Feature Extraction Algorithm Based on Empirical Mode Decomposition

Resource Overview

A custom-developed feature extraction algorithm implementing Empirical Mode Decomposition (EMD) - a method that transforms non-stationary signals into combined stationary components through adaptive signal decomposition.

Detailed Documentation

My custom-developed feature extraction algorithm based on Empirical Mode Decomposition (EMD) is a method that converts non-stationary signals into combined stationary components through signal decomposition. The algorithm implements an iterative sifting process that extracts intrinsic mode functions (IMFs) representing different frequency components, enabling better understanding and analysis of signal characteristics. EMD operates as a data-driven approach that performs adaptive decomposition based on local signal characteristics without requiring predetermined basis functions.
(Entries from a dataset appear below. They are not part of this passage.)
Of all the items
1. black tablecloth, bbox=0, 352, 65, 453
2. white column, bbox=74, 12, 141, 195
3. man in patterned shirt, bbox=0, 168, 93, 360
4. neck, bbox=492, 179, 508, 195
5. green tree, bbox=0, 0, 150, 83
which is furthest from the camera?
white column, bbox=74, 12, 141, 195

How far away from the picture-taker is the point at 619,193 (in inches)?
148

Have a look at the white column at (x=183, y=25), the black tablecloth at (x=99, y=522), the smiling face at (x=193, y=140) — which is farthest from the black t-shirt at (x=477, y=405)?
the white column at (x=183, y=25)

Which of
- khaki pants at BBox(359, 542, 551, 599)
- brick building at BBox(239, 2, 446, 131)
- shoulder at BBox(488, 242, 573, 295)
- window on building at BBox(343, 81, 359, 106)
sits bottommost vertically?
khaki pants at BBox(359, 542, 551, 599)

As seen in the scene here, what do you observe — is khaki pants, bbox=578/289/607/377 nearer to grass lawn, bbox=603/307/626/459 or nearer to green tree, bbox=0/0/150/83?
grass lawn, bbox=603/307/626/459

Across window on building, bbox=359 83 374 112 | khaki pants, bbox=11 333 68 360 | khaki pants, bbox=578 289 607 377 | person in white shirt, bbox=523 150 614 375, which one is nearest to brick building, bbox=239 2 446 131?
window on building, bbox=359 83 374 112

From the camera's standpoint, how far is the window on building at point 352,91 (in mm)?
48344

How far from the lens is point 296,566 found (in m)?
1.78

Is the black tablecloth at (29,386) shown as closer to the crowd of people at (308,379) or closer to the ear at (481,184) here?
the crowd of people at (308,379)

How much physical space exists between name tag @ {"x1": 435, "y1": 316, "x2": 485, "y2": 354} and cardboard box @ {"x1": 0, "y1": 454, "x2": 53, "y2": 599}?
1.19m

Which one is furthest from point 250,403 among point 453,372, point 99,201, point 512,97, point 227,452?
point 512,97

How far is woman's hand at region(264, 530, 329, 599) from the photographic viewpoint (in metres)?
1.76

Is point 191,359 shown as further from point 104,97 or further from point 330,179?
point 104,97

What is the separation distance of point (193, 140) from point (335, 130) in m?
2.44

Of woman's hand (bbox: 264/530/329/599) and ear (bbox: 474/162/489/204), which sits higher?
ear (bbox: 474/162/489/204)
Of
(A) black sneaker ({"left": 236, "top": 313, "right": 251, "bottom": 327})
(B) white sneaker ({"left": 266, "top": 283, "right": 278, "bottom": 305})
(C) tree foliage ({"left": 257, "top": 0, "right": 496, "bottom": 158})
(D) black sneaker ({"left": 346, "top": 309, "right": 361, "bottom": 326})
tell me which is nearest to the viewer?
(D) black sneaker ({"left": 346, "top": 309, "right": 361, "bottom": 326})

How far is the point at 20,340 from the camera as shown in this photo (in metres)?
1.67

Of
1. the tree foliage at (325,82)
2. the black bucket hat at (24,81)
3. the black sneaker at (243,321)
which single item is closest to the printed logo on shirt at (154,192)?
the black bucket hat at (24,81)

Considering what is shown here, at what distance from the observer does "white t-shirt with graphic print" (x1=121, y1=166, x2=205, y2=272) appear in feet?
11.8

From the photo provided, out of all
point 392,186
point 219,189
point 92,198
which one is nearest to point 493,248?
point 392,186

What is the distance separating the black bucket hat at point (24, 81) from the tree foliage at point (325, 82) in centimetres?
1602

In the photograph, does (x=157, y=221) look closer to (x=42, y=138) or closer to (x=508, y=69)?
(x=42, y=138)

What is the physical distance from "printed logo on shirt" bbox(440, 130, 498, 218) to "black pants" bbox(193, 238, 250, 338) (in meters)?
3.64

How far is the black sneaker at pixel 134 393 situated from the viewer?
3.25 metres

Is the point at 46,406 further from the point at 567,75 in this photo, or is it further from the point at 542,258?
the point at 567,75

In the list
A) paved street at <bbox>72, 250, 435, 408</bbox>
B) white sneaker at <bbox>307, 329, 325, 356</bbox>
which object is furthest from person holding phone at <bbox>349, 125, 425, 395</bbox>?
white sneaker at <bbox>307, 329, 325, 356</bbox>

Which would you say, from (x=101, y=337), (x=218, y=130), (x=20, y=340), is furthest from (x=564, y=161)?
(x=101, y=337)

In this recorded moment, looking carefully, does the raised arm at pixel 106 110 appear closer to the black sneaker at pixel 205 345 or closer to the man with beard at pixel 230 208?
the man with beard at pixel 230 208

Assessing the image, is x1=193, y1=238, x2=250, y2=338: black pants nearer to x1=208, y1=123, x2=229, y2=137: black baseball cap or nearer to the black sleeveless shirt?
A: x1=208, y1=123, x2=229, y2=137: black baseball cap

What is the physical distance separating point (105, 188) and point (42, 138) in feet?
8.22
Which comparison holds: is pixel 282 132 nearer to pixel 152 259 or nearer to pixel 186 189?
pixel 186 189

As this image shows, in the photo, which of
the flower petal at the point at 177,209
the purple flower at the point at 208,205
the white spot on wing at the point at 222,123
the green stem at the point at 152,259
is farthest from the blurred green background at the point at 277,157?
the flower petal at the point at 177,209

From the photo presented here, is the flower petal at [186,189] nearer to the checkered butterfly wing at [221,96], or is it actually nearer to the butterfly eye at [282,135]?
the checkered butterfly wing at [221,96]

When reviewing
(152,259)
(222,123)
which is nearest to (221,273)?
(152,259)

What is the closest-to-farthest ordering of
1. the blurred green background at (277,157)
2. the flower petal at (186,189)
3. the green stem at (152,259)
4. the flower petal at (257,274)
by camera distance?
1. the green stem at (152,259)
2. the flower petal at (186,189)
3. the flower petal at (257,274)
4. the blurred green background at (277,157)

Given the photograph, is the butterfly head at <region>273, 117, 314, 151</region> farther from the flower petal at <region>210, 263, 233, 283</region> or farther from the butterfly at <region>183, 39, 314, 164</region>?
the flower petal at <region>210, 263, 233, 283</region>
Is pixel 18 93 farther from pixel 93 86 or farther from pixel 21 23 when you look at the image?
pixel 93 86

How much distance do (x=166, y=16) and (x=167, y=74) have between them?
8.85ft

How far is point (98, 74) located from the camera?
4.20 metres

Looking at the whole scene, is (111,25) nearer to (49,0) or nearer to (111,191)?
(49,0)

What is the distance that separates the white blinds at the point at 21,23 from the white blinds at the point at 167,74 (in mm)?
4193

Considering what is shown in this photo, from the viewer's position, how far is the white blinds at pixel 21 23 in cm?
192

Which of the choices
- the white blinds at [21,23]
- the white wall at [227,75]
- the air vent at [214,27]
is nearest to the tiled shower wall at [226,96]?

By analyzing and processing each IMF component through Python/Matlab implementations involving envelope detection and mean curve calculation, we obtain more comprehensive and accurate feature extraction results. This EMD-based feature extraction algorithm demonstrates extensive applications across multiple domains including signal processing, image analysis, and speech recognition. My implementation provides an effective tool for understanding and analyzing non-stationary signal features, supporting subsequent research and practical applications through customizable decomposition parameters and component selection.